The 2018 Camp Fire made their campus unsafe and unusable. After extensive reconstruction and refurbishment, high school students from both this year and the next got a peek at what they'll return to next school year.
"It gives me great pleasure to say to you as Paradise Adventist Academy students and staff: welcome home," said Steven Hamilton, lead pastor at Paradise Seventh-Day Adventist Church, as he addressed over 50 returning students and staff in the courtyard located directly at the center of the campus.
Students spent the day touring the upgraded facilities that have been in the works for around two years. While classes will not be held here until August 2021, it was the first time the student body has physically been together since 2018.
"We’ve got things like filtered water systems," says PAA Principal Monte Nystrom. "To be more eco-efficient, we got lights that automatically come on and off. We got new air-conditioning systems. We got new roofs because those were all damaged in the fire."
"For our church members and school constituents, 390 houses burned in the Camp Fire," says Hamilton. "So many of the students, they don’t have their home to go back to. What’s left of this campus and has been restored post-fire is really the only home-ness that they have to come back to."
High Schoolers have not stepped foot on this campus for close to two and a half years thanks to both wildfires and the coronavirus pandemic. State and county COVID-19 guidelines allowed the elementary school to return to in-person teaching here in September 2020.
Returning teenagers, like junior Katie Hamilton, are happy to finally come back home.
"It’s just so amazing because I’ve spent most of my high school career not on an actual school campus," says Hamilton, who was a freshman when the blaze hit.

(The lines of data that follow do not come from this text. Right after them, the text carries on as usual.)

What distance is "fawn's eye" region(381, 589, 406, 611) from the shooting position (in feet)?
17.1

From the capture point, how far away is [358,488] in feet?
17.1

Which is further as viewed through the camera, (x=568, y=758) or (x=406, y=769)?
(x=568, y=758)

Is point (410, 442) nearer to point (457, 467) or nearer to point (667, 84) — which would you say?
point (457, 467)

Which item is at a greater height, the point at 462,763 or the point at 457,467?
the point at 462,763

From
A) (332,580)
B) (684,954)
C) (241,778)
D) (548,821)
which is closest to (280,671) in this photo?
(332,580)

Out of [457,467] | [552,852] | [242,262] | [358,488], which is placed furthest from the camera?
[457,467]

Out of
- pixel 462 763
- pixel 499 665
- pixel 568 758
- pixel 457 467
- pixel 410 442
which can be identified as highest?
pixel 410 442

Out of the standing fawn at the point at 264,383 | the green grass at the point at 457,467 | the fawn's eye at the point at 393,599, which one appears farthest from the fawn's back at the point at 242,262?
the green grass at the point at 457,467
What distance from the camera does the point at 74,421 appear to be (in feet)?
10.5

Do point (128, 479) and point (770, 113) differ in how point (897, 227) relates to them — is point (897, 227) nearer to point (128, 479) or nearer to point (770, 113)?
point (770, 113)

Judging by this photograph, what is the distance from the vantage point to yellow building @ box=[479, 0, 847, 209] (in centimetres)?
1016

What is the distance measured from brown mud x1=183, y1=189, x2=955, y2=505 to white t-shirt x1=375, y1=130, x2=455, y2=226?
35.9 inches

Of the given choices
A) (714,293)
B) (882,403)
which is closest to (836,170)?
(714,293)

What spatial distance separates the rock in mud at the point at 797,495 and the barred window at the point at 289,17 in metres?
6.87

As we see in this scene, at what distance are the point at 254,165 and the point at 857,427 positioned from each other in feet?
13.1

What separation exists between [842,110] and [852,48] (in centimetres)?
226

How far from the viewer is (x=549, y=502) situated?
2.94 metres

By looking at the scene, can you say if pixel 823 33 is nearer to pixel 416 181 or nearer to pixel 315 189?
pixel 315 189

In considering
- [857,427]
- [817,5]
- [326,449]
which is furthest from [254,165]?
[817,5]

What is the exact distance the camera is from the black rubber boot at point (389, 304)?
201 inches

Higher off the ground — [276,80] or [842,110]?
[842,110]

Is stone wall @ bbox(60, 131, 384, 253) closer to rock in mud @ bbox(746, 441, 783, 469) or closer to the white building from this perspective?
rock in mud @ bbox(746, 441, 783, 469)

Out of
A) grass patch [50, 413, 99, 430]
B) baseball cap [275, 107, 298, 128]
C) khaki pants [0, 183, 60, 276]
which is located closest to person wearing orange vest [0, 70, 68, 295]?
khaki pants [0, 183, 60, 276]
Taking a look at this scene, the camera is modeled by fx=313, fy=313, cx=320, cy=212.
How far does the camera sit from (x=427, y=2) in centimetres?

She spent just two weeks at PAA before the fire forced her and other students to commute to the academy's sister campus in Chico 30 minutes away, every day.
"We’re doing school in little-kid Sunday school rooms and so it’s been... we’ve been very thankful for it but it’s also been really challenging," says Hamilton. "It’ll be great back up here where we have a real science lab, we have a library now. I do study halls in my car (currently) because we don’t have a place to do study halls."
While the 50 high schoolers are finishing out the school year on the Chico campus, they say their return in August has been a long time coming.
"To be able to be only 10 minutes away from school now is just so awesome," says Hamilton. "I get to sleep in!"
"It’s a new beginning," says Nystrom.